= Request 1 =
Please answer these questions about the football game story:
(a) What was PA announcer Willie Smith eating when he stopped in mid-chomp?
(b) Which player made the jumping catch that brought Coupeville back within a single score?
(c) Which Wolf senior brought down the receiver short of the marker on third-and-six?

= Text excerpt =
——————————

Meanwhile, PA announcer Willie Smith, stopping in mid-chomp on a mini candy bar, dropped a perfectly-timed (and probably not fully-appreciated) “Oh, deer!!!!!!!!!!!!!!!!!!!!”

And Jebediah?

He stopped for a moment right outside the end zone in which the Wolves were now pummeling Toomey-Stout, then leaned in and whispered to a CHS coach, “I’ll see you guys next week. Just leave the apples in the usual place.”

With Wolf soccer star turned football kicker Derek Leyva hammering the PAT kick high into the night sky to cap the play, a potential blowout was suddenly transformed.

And Coupeville responded.

Leyva pinned King’s deep on its side of the field with his kickoff, before the Wolf defense forced a three-and-out to get the ball back.

With the ball in his hands, Coupeville QB Dawson Houston led his team downfield, mixing a couple of quick swing passes with a couple of power runs from Toomey-Stout.

Facing third-and-goal from the 10, Houston dodged the incoming pressure, stood tall and pegged a pass through the heart of the defense to Gavin Knoblich, who made a sensational jumping catch to bring his squad back within a single score.

After Levya tacked on another extra point, he mashed a long, slicing kick-off, giving Matt Hilborn time to haul butt down-field and level the returner as he made his first tentative step.

Pinned deep in their own territory once again, King’s went to a pass play on third-and-six, but Wolf senior Alex Turner snapped off the receiver’s head, hauling him down well short of the marker and forcing a punt.

Five minutes on the clock, the ball in their hands, and their still-new stadium shaking like Candlestick Park during the earthquake that rocked the ’89 World Series, the impossible seemed possible.

A comeback for the ages, against one of the private school boogeymen that made life miserable for Coupeville back in the day.

——————————

= Stored data =
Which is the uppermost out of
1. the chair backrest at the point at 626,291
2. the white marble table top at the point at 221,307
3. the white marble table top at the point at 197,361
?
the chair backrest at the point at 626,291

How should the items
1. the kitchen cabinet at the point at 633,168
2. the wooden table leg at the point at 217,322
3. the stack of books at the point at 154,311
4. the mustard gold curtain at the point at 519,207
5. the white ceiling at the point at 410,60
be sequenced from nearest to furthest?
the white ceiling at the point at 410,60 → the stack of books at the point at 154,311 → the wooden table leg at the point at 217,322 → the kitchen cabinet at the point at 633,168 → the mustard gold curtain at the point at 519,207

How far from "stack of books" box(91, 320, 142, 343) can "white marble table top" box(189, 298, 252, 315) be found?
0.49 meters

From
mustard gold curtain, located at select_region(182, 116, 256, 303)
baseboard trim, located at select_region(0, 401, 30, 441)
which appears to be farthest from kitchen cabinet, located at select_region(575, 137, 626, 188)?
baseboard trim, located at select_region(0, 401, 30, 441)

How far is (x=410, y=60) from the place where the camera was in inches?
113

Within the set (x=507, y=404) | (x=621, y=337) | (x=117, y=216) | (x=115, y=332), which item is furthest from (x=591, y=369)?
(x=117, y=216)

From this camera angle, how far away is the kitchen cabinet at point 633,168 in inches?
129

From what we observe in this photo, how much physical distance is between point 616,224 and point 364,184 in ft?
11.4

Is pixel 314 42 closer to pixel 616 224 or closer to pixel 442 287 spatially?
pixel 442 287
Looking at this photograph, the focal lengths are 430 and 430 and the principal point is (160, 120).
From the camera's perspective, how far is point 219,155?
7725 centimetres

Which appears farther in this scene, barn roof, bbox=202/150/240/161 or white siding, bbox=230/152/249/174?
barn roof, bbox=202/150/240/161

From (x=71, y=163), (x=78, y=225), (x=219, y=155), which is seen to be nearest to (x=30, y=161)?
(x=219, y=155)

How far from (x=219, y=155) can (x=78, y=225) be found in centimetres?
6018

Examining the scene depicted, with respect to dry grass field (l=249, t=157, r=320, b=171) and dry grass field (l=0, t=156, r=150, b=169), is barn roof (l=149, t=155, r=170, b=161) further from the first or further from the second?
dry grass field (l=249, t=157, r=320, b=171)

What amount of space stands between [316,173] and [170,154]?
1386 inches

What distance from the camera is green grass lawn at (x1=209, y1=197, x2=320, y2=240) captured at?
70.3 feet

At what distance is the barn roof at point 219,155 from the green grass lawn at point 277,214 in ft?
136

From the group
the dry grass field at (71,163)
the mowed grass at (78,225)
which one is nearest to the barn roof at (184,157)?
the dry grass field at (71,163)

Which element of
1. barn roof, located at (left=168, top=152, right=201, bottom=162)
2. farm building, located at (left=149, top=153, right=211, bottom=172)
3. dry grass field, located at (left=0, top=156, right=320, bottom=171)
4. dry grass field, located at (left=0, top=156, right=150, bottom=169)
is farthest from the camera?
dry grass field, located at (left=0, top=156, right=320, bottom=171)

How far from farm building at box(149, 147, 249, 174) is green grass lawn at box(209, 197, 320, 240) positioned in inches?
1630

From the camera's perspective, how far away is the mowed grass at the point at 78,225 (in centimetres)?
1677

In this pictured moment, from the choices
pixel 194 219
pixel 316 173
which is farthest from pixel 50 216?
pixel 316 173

——————————

= Request 2 =
Write out again the part of the entries that opens with the line containing "From the camera's perspective, how far away" and runs through the end of the entries, both ends included, and shift every number in its answers (the distance and the pixel coordinates) up by 50. Keep every other line as it is.

= Complete output 1 =
(a) A mini candy bar.
(b) Gavin Knoblich.
(c) Alex Turner.

= Complete output 2 =
From the camera's perspective, how far away is the mowed grass at the point at 78,225 (in centimetres)?
1727

In this pictured moment, from the choices
pixel 194 219
pixel 316 173
which is farthest from pixel 50 216?
pixel 366 223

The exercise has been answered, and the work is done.